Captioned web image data
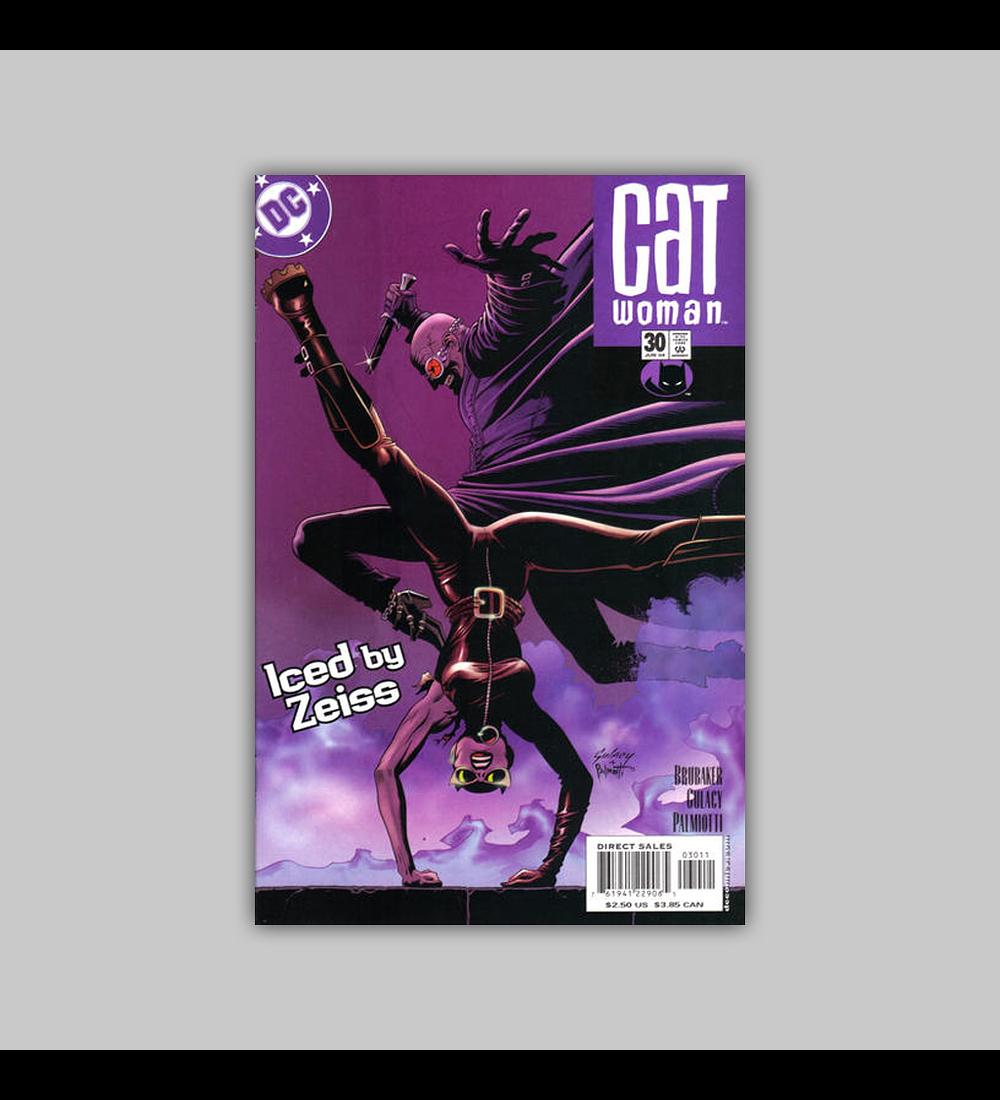 Catwoman (Vol. 2) 30 2004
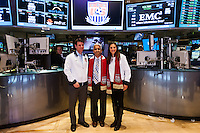 former U.S. Men's National Team star Jeff Agoos, U.S. Soccer president Sunil Gulati, and U.S. women national team midfielder Carli Lloyd during the centennial celebration of U. S. Soccer at the New York Stock Exchange in New York, NY, on April 02, 2013.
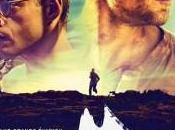 [Critique] PAPILLON (2018)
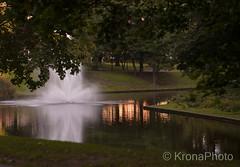 Evening in the park, Riga, Latvia (KronaPhoto) Tags: latvia sommer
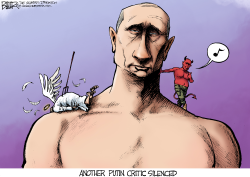 Angels and Putins  by Nate Beeler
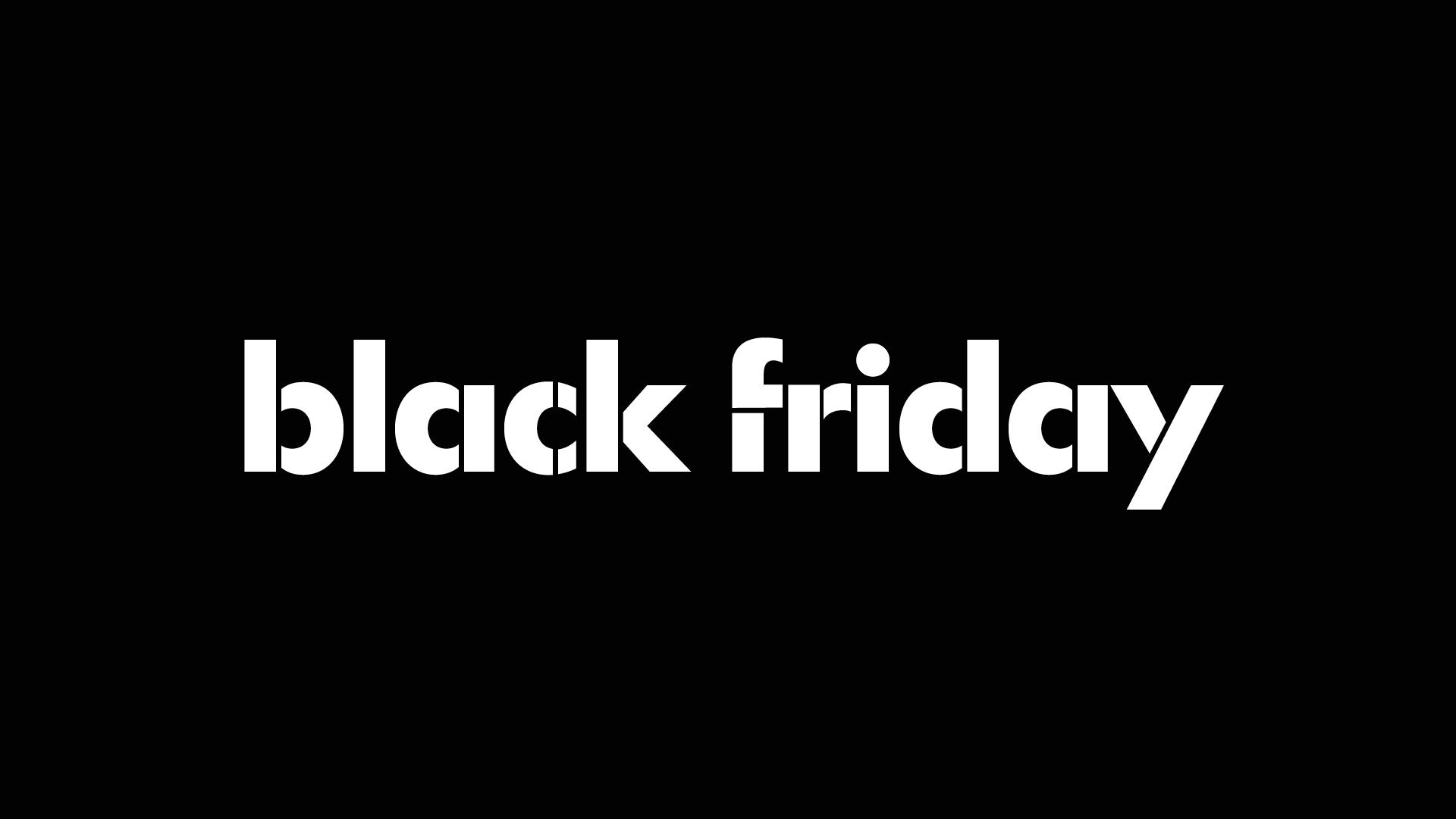 Black Friday na Slovensko
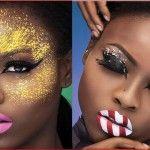 [Photos] Fashionpheeva's Makeup Artist Of The Week: Jide Of Stola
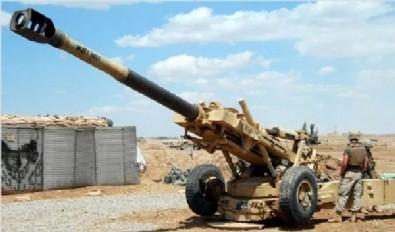 Ege'de yeni provokasyon! ABD'den Yunanistan'a silah hibesi...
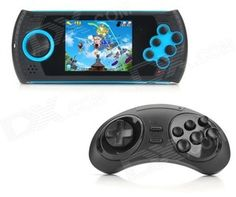 2.8'' LCD Portable 16Bit SEGA Game Player w/ Wireless Controller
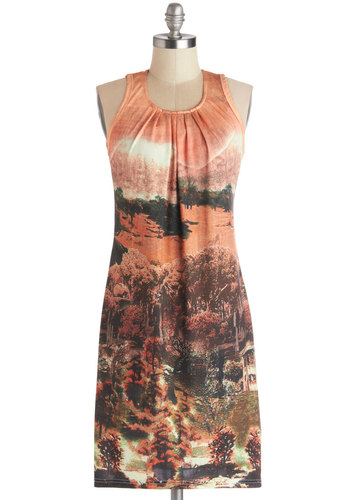 Sunset Vista Dress - Knit, Mid-length, Orange, Multi, Casual, Sheath / Shift, Tank top (2 thick straps), Good, Novelty Print, Scoop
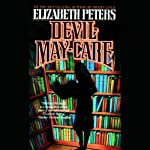 Devil-May-Care | Elizabeth Peters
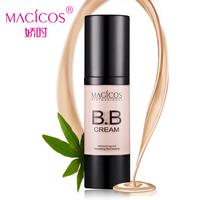 2013 New Jotim Hot super Plus Whitening BB Cream sunscreen SPA 15 moisturizing nude foundation makeup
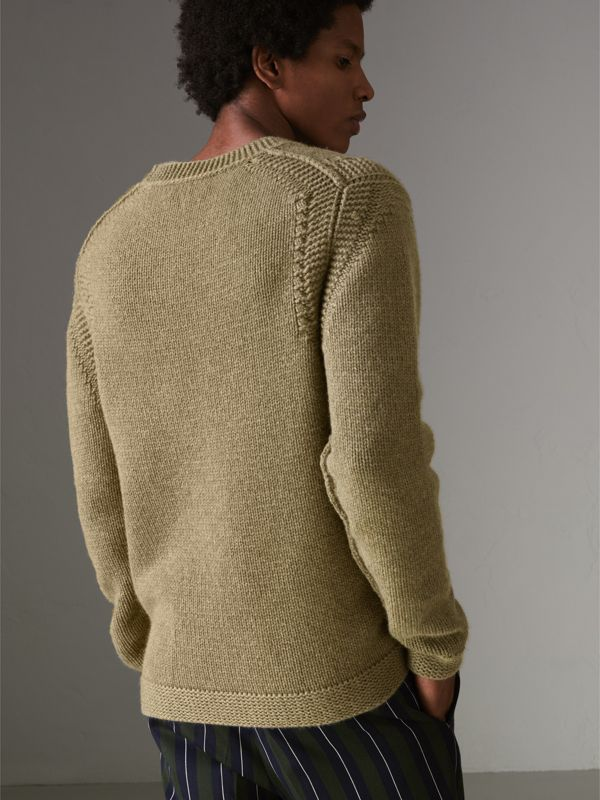 Link Stitch Detail Cashmere Sweater in Clay Green - Men | Burberry - cell image 2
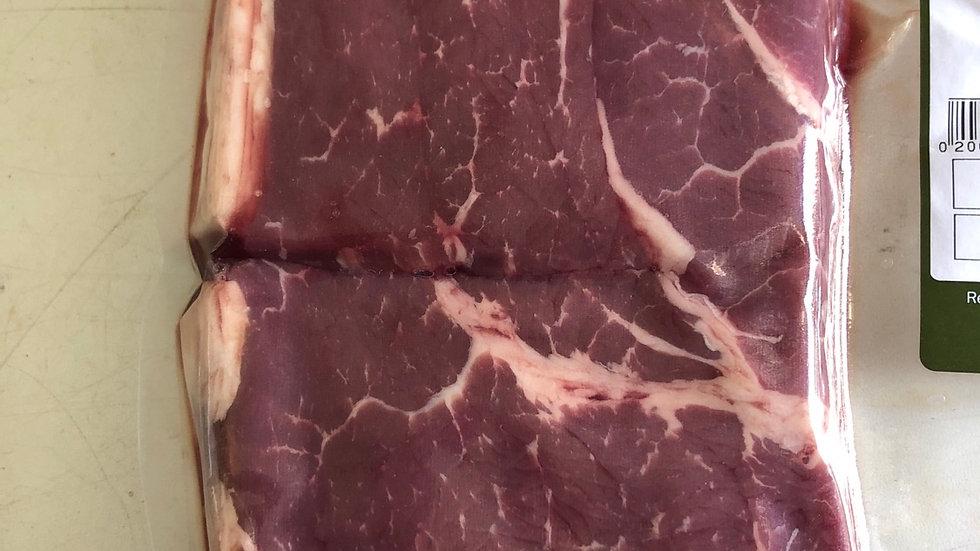 Red Ruby Rump Steak 2x 8oz per pack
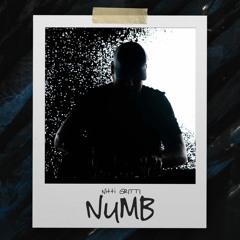 Nitti Gritti - Numb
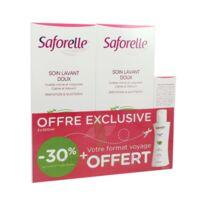 Saforelle Solution Soin Lavant Doux 2*500ml+100ml à LORMONT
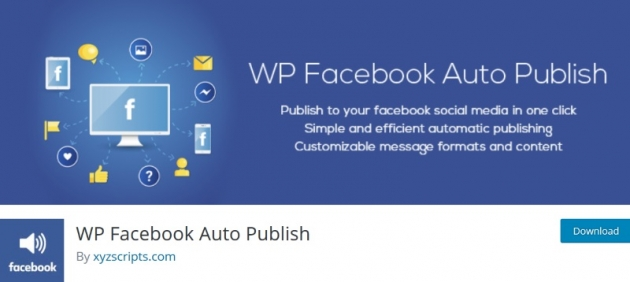 wp-facebook-auto-publish-facebook-plugin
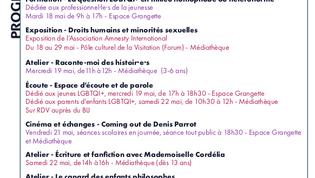 Festival QueeR Code du 17 au 29 mai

• **Instructions for the task**
Output must match the lines from the start of the records above through the line that contains "[Critique] PAPILLON (2018)", exactly and with every picture removed.

• **Expected output**
 Catwoman (Vol. 2) 30 2004
 former U.S. Men's National Team star Jeff Agoos, U.S. Soccer president Sunil Gulati, and U.S. women national team midfielder Carli Lloyd during the centennial celebration of U. S. Soccer at the New York Stock Exchange in New York, NY, on April 02, 2013.
 [Critique] PAPILLON (2018)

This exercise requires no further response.